Sorting; low sensitivity
KrzysztofMKozak opened this issue · 4 comments
Dear Heng,
Looks like a great tool and I tried to use it for a subset of the Anopheles 1000 Genomes data (https://www.malariagen.net/apps/ag1000g/phase1-AR3/index.html).
The first problem I encountered is at the sorting stage: once the first sam was made, fermi proceeded to sort it and generated ~150k tiny sam files - I had to kill it eventually.
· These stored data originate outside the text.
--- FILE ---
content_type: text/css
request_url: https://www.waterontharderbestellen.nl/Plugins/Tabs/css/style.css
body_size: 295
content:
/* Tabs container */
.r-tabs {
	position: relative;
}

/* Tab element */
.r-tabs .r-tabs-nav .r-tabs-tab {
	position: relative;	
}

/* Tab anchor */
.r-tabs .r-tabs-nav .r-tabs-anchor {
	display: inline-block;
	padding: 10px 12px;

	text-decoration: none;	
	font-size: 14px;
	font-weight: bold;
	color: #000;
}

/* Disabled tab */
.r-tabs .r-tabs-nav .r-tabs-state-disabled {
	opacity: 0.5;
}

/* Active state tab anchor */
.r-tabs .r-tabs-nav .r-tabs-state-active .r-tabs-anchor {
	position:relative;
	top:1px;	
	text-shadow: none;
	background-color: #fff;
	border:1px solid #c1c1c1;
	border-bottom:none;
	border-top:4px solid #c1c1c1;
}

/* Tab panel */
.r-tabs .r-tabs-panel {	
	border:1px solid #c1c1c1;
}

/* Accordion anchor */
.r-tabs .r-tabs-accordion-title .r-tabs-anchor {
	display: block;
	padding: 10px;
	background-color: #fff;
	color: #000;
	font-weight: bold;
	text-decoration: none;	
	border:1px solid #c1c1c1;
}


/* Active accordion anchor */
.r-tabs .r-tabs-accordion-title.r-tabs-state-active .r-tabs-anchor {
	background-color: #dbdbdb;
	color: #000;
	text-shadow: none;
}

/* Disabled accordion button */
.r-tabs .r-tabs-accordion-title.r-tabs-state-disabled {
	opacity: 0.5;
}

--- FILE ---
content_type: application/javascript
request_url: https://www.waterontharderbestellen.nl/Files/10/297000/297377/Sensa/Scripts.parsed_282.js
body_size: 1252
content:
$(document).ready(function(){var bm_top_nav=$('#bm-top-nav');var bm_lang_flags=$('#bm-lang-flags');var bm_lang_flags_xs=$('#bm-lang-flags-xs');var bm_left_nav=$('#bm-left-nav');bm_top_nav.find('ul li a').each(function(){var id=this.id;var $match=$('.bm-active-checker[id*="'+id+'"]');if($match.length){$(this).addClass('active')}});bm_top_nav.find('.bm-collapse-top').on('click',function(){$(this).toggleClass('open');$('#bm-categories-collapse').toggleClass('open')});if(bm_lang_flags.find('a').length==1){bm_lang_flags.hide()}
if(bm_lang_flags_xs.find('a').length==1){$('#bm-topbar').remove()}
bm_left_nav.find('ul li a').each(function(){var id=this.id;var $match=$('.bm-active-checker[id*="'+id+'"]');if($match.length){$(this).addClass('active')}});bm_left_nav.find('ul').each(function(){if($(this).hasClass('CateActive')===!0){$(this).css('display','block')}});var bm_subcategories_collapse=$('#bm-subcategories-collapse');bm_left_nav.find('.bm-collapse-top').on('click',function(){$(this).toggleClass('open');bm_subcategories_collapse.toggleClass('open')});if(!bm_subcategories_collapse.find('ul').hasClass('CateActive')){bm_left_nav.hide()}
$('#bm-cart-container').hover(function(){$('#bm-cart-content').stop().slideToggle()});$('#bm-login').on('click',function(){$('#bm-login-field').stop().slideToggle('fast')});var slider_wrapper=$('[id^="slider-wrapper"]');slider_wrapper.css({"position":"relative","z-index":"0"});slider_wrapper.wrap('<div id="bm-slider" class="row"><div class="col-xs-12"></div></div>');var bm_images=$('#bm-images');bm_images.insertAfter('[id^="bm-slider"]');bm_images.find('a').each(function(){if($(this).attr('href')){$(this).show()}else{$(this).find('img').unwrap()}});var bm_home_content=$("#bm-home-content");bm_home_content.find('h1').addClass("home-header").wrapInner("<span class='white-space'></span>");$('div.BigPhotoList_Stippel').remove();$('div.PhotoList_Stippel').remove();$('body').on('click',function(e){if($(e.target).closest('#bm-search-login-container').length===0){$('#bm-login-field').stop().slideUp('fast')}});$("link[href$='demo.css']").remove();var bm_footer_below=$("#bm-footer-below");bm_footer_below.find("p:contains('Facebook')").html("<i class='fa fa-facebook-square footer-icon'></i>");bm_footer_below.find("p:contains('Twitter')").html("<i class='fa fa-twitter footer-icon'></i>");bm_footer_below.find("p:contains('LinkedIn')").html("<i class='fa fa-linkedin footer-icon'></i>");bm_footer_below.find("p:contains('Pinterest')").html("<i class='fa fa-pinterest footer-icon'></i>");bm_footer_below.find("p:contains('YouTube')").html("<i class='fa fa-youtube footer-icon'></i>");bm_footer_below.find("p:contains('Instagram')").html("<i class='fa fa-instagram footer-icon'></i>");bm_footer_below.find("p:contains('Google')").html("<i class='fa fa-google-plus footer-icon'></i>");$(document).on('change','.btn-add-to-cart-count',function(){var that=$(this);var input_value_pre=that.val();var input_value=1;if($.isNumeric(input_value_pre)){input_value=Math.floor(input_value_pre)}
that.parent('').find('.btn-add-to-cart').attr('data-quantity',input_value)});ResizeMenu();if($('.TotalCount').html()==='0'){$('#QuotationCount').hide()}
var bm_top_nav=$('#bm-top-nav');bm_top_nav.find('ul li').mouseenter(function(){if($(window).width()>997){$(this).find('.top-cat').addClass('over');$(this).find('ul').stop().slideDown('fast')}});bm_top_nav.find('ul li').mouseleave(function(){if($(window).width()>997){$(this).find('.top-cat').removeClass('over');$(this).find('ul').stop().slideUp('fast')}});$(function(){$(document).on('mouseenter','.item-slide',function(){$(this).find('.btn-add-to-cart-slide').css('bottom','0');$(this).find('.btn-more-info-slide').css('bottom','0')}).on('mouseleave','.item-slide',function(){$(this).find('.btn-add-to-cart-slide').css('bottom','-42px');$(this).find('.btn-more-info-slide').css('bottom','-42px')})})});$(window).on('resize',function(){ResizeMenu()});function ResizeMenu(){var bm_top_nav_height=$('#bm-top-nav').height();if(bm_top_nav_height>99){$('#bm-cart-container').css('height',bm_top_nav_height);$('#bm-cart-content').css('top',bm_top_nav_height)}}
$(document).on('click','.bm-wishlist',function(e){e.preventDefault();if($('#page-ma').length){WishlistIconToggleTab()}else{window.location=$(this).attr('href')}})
The second issue: I ran clean up manually and genotyped with GATK, as GATK had been originally used to genotype after BWA-mapping the same reads to reference. When we compare the BWA and Fermikit genotypes, the Fermi pipeline results in ~18x fewer variants. What would be the key parameters that could help with this, please?
Best,
Chris
Please use the command line in README for variant calling:
fermi.kit/run-calling -t16 bwa-indexed-ref.fa prefix.mag.gz | sh
GATK won't work well.
Also to generate multi-sample vcf, first mapping and sort with fermi.kit/bwa mem -x intractg ref.fa unitigs.mag.gz && fermi.kit/htsbox samsort
and then do calling with:
fermi.kit/htsbox pileup -cuf ref.fa pre1.srt.bam pre2.srt.bam > out.raw.vcf
fermi.kit/k8 fermi.kit/hapdip.js vcfsum -f out.raw.vcf > out.flt.vcf
See also README.
Thank you! Just to clarify, GATK was used in order to compare the results of mapping raw reads and mapping unitigs, without having the extra confound of using different variant callers.
Unitigs have very different characteristics from short reads. Most existing tools won't play well with unitigs.